Use peeled jumbo crayons or sidewalk chalk on
its side.  To keep the chalk from rubbing off, wet the paper with
buttermilk before painting or after
a chalk drawing is done, spray it with a fixative. Or dip chalk in liquid
starch or sugar water (1/2 cup water to 2 tablespoons sugar) before
using.

Hot Art

Line a warming tray with foil.  Tape a piece of paper on the foil.  Color
with crayons.

Collages

Shaved Crayon Collage. Shave crayons with a potato peeler or grater.
Iron between 2 pieces of
waxed paper.

Rice or Sand Collage
Color rice in rubbing alcohol colored with food
coloring. Drain and dry. Color sand by mixing with powdered tempera.
If sand is not available, color
cornmeal.
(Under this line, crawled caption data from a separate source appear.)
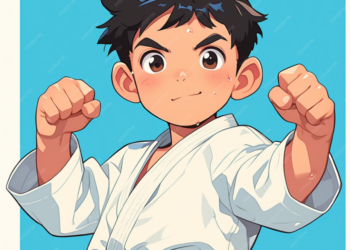 Nỗ lực của Mike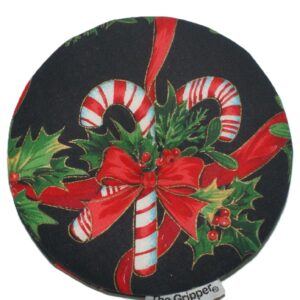 Yuletide Elegance
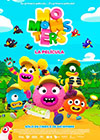 Momonsters, la pelcula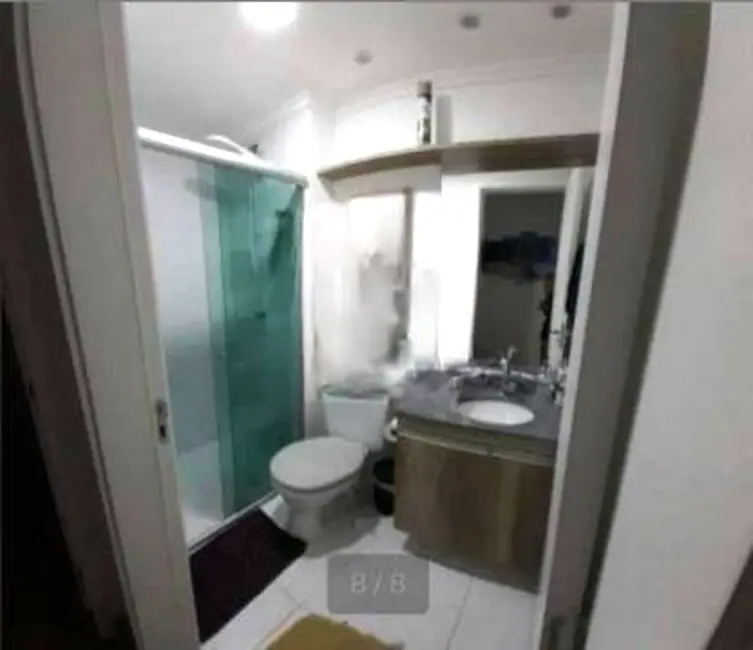 Foto 6 de Apartamento com 2 quartos à venda, 54m2 em Novo Osasco, Osasco - SP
Glue on with diluted white glue.

Fireworks Art

4 tbls liquid tempera paint (Vibrant colors work best)
2 tbls white household glue
1 tsp water
Construction paper at least 8x11 (non-shiny finish is preferable)
Plastic drinking straw

Repeat the recipe for each color of paint and mix separately.
In a small bowl, mix tempera, glue, and water.  Pour about a
tablespoon of the mixture onto the center of a piece of construction
paper.  (If you are working with two or more colors, you can place all
the "puddles" of paint on the paper at once or blow one at a time)  Take
a big breath and blow with a blast of air through the straw holding the
bottom end of the straw about 5 inches above the paint.  The paint will
spread into bursts of color like fireworks on paper.  Pour another color
of paint and do the same blowing again.  If you like sparkle, sprinkle
glitter onto the wet paint.  Let dry.  Display the paper as a piece of
artwork or cut out and use as wrapping, greeting cards, etc.  It can be a
great "ice-breaker" at a party for children.